◆ **DATA RECORDS**:
○ ○ ○ ○ ○

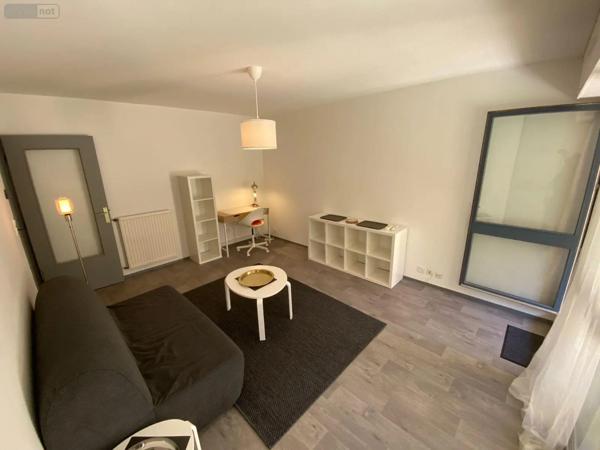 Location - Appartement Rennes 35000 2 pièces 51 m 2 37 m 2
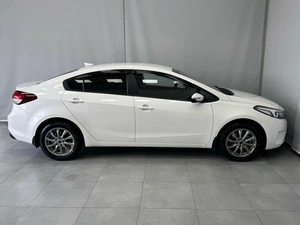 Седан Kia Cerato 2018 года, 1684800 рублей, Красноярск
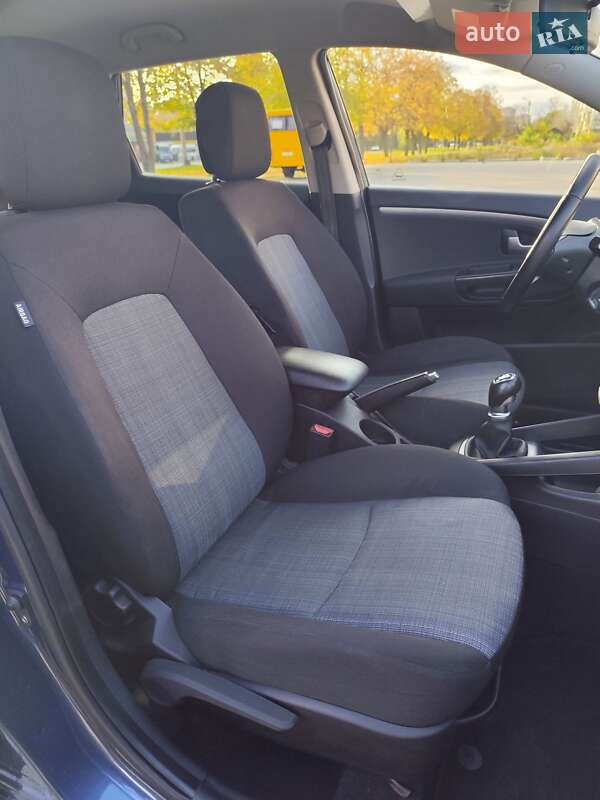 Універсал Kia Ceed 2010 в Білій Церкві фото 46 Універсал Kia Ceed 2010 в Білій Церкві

○ ○ ○ ○ ○

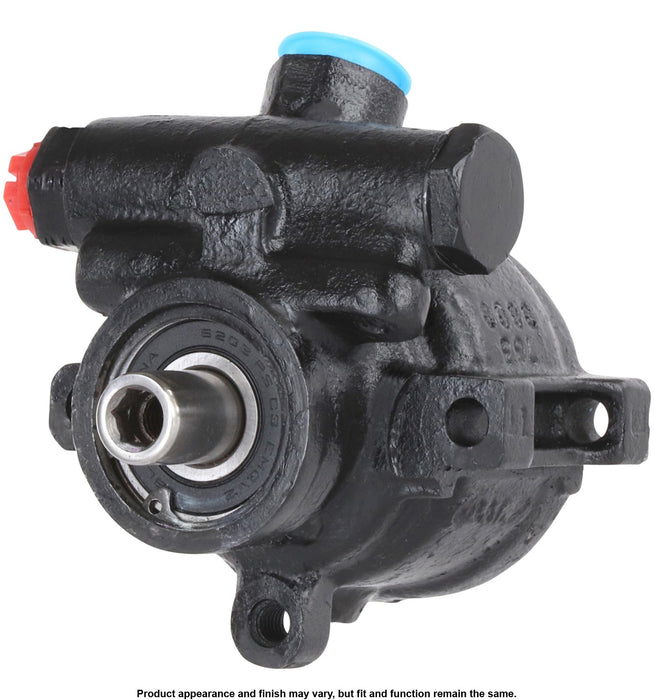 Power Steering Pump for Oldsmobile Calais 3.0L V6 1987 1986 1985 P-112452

○ ○ ○ ○ ○

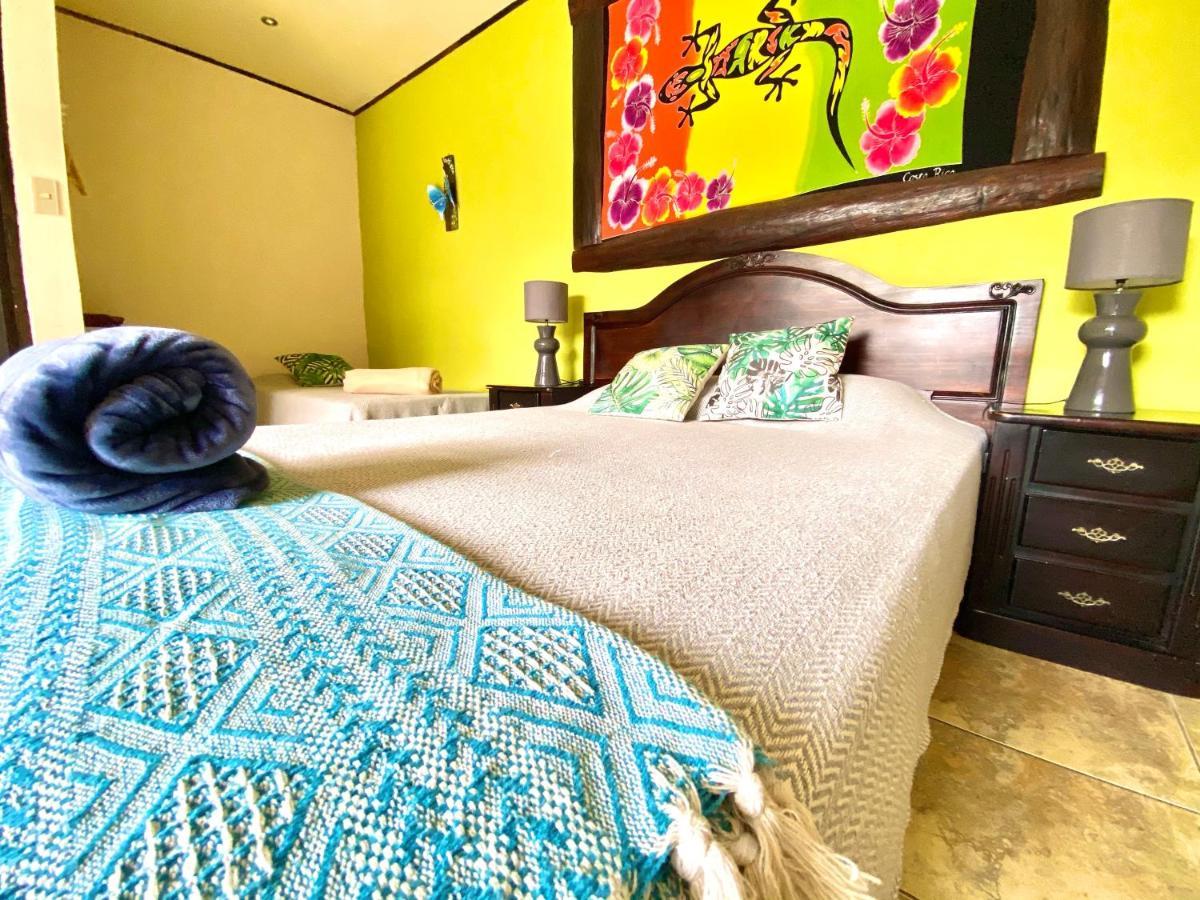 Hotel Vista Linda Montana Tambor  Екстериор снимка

○ ○ ○ ○ ○

◆ **DIRECTIONS**: Give again, exactly as written above, each line from the one that has "Location - Appartement" to the one that has "Універсал Kia Ceed 2010 в Білій Церкві фото", both included; omit the pictures.

◆ **REPLY**:
 Location - Appartement Rennes 35000 2 pièces 51 m 2 37 m 2
 Седан Kia Cerato 2018 года, 1684800 рублей, Красноярск
 Універсал Kia Ceed 2010 в Білій Церкві фото 46 Універсал Kia Ceed 2010 в Білій Церкві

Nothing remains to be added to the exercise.